### Apply what you read
1. Using the article on the Sri Lanka Freedom Party, answer these questions:
(a) On what date was the party formed?
(b) Who became the party's Treasurer at its inaugural meeting?
(c) Who held the position of Leader of the Opposition in the Parliament before Bandaranaike?
2. Carry on the article about the Sri Lanka Freedom Party after its final sentence.

SLFP’s contribution to the Lankan political landscape
Dr. Jayatissa de Costa
THE ORIGIN: The Sri Lanka Freedom Party (SLFP) was formed on July 21,
1951 as a breakaway group of the United National Party (UNP) which was
ruling the country at the time.
The dissident group included S.W.R.D. Bandaranaike, C.P. de Silva,
D.A. Rajapaksa and D.S. Gunasekere. At the inaugural meeting of the new
party which was held at the Colombo Town Hall S.W.R.D. Bandaranaike was
appointed the President while Bernard Aluvihare and K.C. Thangaraja
became the General Secretary and Treasurer respectively.
Within one year of its formation, the SLFP had to face a general
election following which nine of their members were returned and
Bandaranaike became the Leader of the Opposition, the position held by
Dr. N.M. Perera in the previous Parliament.
Ever since the 1952 General Election, the first contested by it, the
SLFP by itself or SLFP led coalitions have
Prime Minister S.W.R.D. Bandaranaike |
Prime Minister Sirimavo Bandaranaike |
President Mahinda Rajapaksa |
either ruled the country or
functioned as the main Opposition.

### Collected material
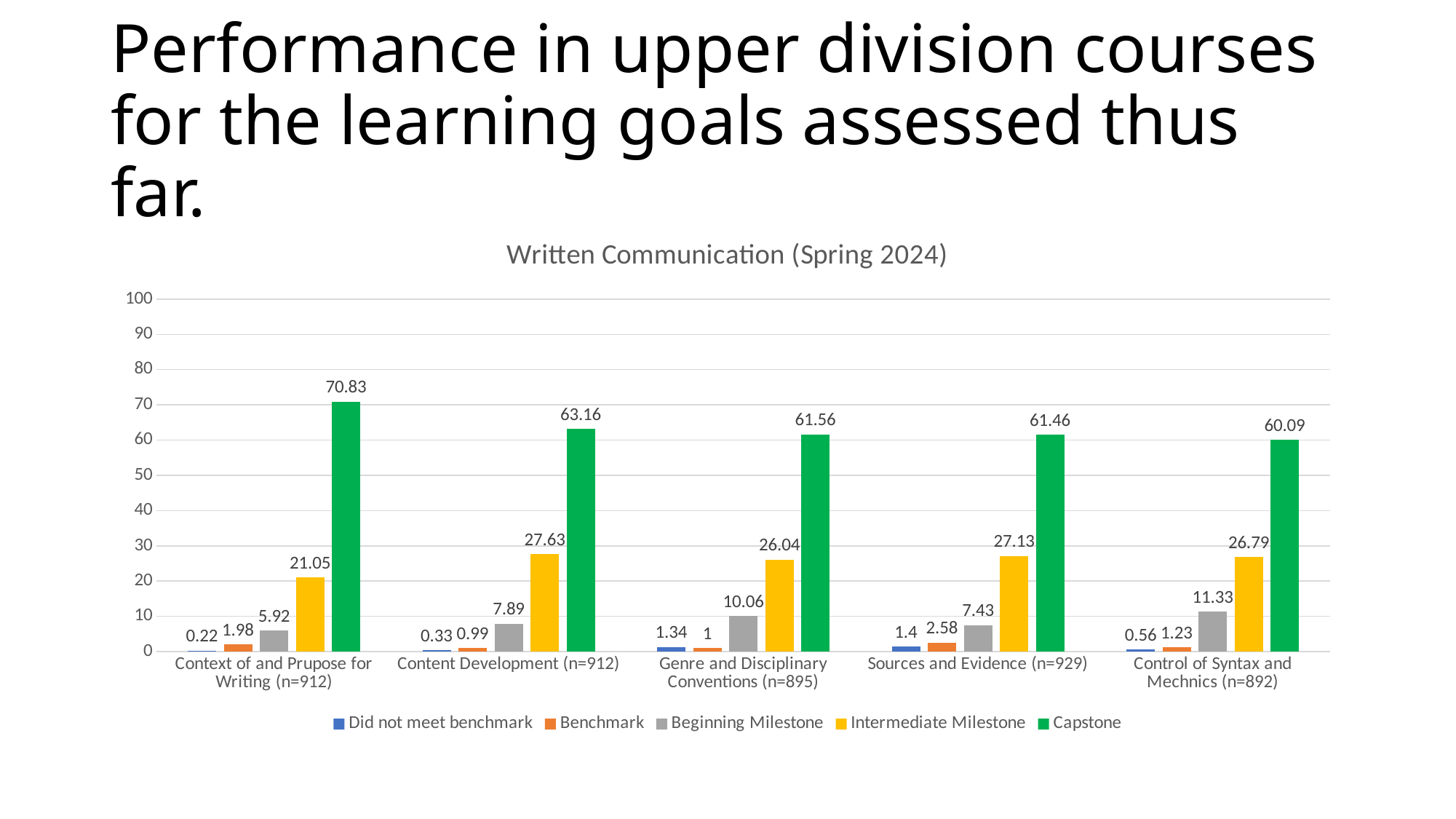
What is the title of the chart? Written Communication (Spring 2024) What is the Intermediate Milestone value for Content Development (n=912)? 27.63 What is the difference between the Capstone values for Context of and Prupose for Writing (n=912) and Content Development (n=912)? 7.67 How many categories are shown on the x axis? 5 How many series does the legend list? 5 Which is larger: the Beginning Milestone value for Control of Syntax and Mechnics (n=892) or for Sources and Evidence (n=929)? Control of Syntax and Mechnics (n=892) Which category has the highest Capstone value? Context of and Prupose for Writing (n=912) Is the Capstone value for Genre and Disciplinary Conventions (n=895) greater or less than 50? greater What is the Beginning Milestone value for Genre and Disciplinary Conventions (n=895)? 10.06 What is the Did not meet benchmark value for Sources and Evidence (n=929)? 1.4 What is the Capstone value for Context of and Prupose for Writing (n=912)? 70.83 Which category has the lowest Capstone value? Control of Syntax and Mechnics (n=892)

### Answers for each item
1.
(a) July 21, 1951
(b) K.C. Thangaraja
(c) Dr. N.M. Perera

2.
To that extent, it is one of the two major parties in Sri Lanka and
since its formation, the SLFP has ruled the country more than any
political party in Sri Lankan history.
At present too where the country is in a crucial position owing to
the problem in the North and the East, the SLFP’s role has been
significant in that the Government has today succeeded in flushing
terrorism out of the Eastern province.
Thus the present SLFP leader President Mahinda Rajapaksa is in the
process of achieving stability by winning the war against terrorism.
This is the biggest achievement by any Sri Lankan leader after the early
80s when the LTTE commenced its terrorist activities. Even the Indian
Army could not completely eradicate them militarily. Accordingly, the
SLFP’s contribution to eliminate terrorism is a great achievement by any
standard.
An important factor one has to bear in mind in this regard is that
these victories were achieved in the midst of a host of other problems
including the rising cost of living directly linked to the mounting
crude oil prices in the international market.
Yet, even on the economic side, it must be noted that under the
presidency of Mahinda Rajapaksa who heads the SLFP, Sri Lanka has
continued to increase its domestic production.
Of course there are drawbacks which are directly linked to the
terrorist problem like the drop in the number of tourist arrivals. But,
such drawbacks are inevitable in any country faced with the menace of
terrorism.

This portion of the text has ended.